There's more than one answer to this question, but certainly one plausible explanation is the fact that we as human beings tend to feel more kindly disposed toward people who are completely different from us than toward people who are mostly similar, but different in certain key ways. Like other Christian movements such as the Seventh-Day Adventists, the early 20th-century Pentecostals, and the True Jesus Church in China, the Mormon tradition was founded on a restorationist premise: a desire to reform Christianity by shedding man-made teachings and practices that had accumulated over centuries and returning to the original church established by Jesus and the apostles.
Restorationist movements are anathema to established Christian denominations because the new ("old") churches raise the specter of "sheep stealing" (i.e., inducing defections from one church to another). In many cases it is this fear of the Mormon interpretation of Jesus' message prevailing over the mainline Protestant interpretation, and not the irrational nature of religious belief per se, that drives aggressive interrogations of Mormon belief as "false."

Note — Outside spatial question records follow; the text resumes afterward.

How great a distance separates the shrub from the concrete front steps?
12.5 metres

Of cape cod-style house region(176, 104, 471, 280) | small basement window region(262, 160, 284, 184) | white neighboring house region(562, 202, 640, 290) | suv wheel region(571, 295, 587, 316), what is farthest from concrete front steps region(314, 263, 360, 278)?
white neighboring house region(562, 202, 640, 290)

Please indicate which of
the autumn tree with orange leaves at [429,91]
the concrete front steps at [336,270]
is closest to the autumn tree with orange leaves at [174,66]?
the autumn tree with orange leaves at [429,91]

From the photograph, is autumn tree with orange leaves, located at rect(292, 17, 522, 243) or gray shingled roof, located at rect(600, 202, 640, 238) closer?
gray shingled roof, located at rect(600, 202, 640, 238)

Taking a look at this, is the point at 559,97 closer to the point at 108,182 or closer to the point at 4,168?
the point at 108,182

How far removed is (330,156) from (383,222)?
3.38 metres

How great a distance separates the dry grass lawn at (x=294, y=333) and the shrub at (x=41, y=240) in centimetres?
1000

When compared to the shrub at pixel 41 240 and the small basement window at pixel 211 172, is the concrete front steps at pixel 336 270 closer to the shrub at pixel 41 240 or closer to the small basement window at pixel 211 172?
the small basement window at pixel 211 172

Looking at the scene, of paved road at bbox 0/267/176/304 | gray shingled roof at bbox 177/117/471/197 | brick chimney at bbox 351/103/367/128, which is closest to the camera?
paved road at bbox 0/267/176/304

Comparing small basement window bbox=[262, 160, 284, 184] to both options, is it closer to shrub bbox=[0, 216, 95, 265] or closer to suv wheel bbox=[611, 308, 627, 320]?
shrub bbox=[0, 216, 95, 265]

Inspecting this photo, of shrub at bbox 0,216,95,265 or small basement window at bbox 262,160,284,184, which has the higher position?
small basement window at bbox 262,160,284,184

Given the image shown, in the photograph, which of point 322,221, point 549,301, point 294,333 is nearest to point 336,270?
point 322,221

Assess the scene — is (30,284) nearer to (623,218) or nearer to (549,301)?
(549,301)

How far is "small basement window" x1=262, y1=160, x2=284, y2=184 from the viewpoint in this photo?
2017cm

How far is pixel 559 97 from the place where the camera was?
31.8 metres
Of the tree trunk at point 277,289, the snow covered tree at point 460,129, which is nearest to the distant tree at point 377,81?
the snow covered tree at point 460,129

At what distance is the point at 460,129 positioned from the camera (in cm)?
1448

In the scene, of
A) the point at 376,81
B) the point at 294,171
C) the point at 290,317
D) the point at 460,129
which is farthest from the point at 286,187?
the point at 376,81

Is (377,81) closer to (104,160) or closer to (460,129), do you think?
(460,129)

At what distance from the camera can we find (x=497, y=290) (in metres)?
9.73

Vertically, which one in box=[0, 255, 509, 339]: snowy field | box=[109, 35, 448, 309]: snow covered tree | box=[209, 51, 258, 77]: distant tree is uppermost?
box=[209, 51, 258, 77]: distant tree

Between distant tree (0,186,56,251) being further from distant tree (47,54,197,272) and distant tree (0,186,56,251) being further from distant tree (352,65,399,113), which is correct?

However unscientific some people may find elements of the Mormon religious tradition, Mormons seem to be able to function normally in professions that require high levels of critical facility. Senate majority leader Harry Reid seems to be able to muster votes and pass legislation. Pulitzer Prize-recipient and Harvard historian Laurel Thatcher Ulrich seems to be able to analyze primary sources and show how these sources change our view of the past. My friend Emily Bates, an award-winning researcher, seems to be able to give migraines to laboratory mice so that she can find effective treatments for migraines (good for humans, sad for mice).
The fundamental problem with current national conversations on the Mormon religious tradition as a way of gauging the fitness of Mormon presidential candidates is that while religious affiliation can be an important part of who a person is, it is not possible to determine a person's character or judgment simply by studying the tenets of this or that religious tradition. In the first place, mature religious traditions are complex tangles of doctrine, practice, liturgy, personality, institutions, history, culture, and nearly everything else under the sun. In the second place, people's actions do not necessarily reflect their espoused religious beliefs.
For this reason, articles that point out positive things about Mormonism as a way to show how Mormon presidential candidates might do a good job are just as misguided as negative articles that point out negative things about Mormonism as a way to show that Mormon presidential candidates are unfit for office. Like or dislike, Mormonism does not equal Mitt Romney.
The feebleness of the notion that you can determine a person's character or judgment based on religious affiliation alone should be apparent from the recently exposed extramarital dalliances of now-former-Representative Anthony Weiner, who happens to be Jewish. While I'm not an authority on Judaism, I do know that Judaism does not condone extramarital sexting (and then lying about it). Just as belonging to the Mormon church doesn't automatically make someone a wacko, being raised a Jew doesn't automatically make someone upstanding.
These national discussions of Mormon doctrine are actually great for Mormons, who are always trying to get people to pay more attention to what they believe. But the question of "What Mormons Believe" is nearly useless for the parallel discussion of whether Mitt Romney, Jon Huntsman, or any other Mormon political candidate will be good at his or her job. For the answer to this question, the American people will simply have to evaluate the candidate's track record and performance in the various electoral tests.
Mormons who achieve success in the broader society tend to be pragmatic and broad-minded about their religious beliefs and practices. They are polyglots, able to speak the language of their faith as well as the language(s) of their professions. Of course, as is the case with most religions, Mormon zealots may exist whose religious convictions hamper their ability to make evidence-based decisions. However, these are not the kind of people who rise to become Senate majority leaders, Harvard professors, cutting-edge scientists, or indeed presidential candidates.
For all who profess religious faith, religion does not necessarily act as a blinder to reality, but can open a new window into human experience. Political candidates should be evaluated on the basis of their demonstrated competence and moral character. As the national conversation about religion and politics continues, Americans should treat others and others' deeply held beliefs in the same way that they would like themselves and their own beliefs to be treated.